According to a police report on the incident, Capitol Police stationed at the Ford Building’s Second Street entrance stopped Finkle around 2:50 p.m. after noticing the image of a gun on an X-ray machine monitor.

“Upon completing the admin[istrative] search, noticed what appeared to be a handgun. After searching handbag, located the handgun,” the report states.

Officers arrested Finkle, 48, and confiscated the gun and two rounds of ammunition.

Finkle, who retired from the force in March, said she wasn’t aware she had the gun with her when she arrived at the Ford Building to pick up several 175th anniversary badges she had purchased from the law-enforcement agency.

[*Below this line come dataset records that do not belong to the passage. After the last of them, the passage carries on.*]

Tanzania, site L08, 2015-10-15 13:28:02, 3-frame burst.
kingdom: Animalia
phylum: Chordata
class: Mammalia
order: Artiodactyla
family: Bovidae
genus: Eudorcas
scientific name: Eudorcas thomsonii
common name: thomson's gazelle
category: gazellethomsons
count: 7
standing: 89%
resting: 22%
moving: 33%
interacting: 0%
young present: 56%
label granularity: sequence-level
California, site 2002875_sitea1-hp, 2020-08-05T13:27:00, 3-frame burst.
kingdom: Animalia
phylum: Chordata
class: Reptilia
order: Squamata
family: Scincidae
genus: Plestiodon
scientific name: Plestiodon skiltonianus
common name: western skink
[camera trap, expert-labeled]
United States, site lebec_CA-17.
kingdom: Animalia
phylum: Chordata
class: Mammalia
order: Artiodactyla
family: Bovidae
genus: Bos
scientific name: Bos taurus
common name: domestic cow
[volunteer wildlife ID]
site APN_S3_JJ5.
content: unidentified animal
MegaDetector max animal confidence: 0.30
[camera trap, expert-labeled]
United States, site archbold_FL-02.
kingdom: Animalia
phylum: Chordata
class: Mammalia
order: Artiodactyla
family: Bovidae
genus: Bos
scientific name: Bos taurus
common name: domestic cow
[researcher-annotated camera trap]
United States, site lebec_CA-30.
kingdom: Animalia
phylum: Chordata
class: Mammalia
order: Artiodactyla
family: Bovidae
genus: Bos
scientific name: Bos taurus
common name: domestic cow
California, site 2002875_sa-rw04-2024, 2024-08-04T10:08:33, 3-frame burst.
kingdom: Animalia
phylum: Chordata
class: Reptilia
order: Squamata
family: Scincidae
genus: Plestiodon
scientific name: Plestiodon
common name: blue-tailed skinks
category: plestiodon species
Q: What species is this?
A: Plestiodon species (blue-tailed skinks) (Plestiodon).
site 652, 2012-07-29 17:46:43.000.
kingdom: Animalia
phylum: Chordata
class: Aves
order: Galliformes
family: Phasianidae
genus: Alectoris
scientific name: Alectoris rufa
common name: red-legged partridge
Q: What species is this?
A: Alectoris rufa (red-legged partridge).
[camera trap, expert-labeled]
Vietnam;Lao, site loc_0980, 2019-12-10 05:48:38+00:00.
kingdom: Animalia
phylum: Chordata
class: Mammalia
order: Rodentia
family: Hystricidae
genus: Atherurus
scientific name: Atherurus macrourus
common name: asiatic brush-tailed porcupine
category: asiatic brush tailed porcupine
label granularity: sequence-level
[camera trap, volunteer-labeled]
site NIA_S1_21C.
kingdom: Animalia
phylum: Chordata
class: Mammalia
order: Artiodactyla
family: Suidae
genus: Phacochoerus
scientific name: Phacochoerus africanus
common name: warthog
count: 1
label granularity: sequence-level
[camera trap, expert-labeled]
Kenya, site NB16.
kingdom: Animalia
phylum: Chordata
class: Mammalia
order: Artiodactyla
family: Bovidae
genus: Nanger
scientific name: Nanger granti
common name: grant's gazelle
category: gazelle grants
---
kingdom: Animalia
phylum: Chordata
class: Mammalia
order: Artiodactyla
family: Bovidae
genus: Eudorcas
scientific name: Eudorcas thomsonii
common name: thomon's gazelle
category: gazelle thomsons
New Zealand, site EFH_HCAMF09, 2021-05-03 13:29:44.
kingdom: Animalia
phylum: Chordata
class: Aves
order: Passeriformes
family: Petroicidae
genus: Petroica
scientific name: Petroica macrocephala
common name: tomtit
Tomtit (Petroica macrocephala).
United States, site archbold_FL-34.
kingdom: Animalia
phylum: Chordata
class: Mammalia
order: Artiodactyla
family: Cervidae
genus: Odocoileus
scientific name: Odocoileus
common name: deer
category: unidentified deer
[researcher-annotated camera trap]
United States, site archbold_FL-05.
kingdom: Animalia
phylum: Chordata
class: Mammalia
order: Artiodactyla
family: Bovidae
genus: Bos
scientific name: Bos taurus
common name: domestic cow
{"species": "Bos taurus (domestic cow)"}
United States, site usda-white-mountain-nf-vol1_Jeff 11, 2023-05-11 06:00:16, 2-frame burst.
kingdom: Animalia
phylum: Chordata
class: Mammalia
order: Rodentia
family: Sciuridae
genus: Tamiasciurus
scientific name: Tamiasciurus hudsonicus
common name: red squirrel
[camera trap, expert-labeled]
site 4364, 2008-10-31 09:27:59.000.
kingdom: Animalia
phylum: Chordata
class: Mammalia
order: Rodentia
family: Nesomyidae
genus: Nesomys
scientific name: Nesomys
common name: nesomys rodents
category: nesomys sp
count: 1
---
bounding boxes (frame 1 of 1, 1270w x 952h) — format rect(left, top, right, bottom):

“I didn’t realize it was in there,” Finkle said. “I had just changed purses and I didn’t know it was there. [The officers] had to do two inspections because they couldn’t find it.

“It sounds terrible being a retired officer, you didn’t know a gun was in a purse, but I didn’t know it was there,” she added.

One officer familiar with the arrest criticized the decision to charge Finkle with an attempted offense, rather than with the full charge for carrying a pistol without a license, which would be a felony and carry stricter penalties.

“It’s not like somebody who just didn’t know [the law],” the officer said, noting the misdemeanor offense is most often used for out-of-state visitors or officers who are not familiar with D.C.’s gun ban.

But Finkle contends that retired officers are often allowed to enter Capitol office buildings with firearms so along as the weapons are placed in storage while the retirees are inside in the buildings.

“There are police commanders in the department currently who simply secure retired officers’ weapons and let them go about their business, that has been a past practice on Capitol Hill,” said Finkle.

Finkle, a transgender woman who was born a male and known as Thomas Finkle prior to retiring from the Capitol Police, now volunteers in the Metropolitan Police Department’s Auxiliary Service and is assigned to the Gay and Lesbian Liaison Unit. She has also taught diversity awareness courses for the Capitol Police Department.

According to MPD’s Web site, Finkle also works with Maryland’s Search and Rescue mounted unit and is a member of the Maryland Search Team Task Force. A message left for Finkle at MPD’s Gay and Lesbian Liaison Unit was not returned.

The charges are being processed by the U.S. Attorney’s Office but a trial date has not been set.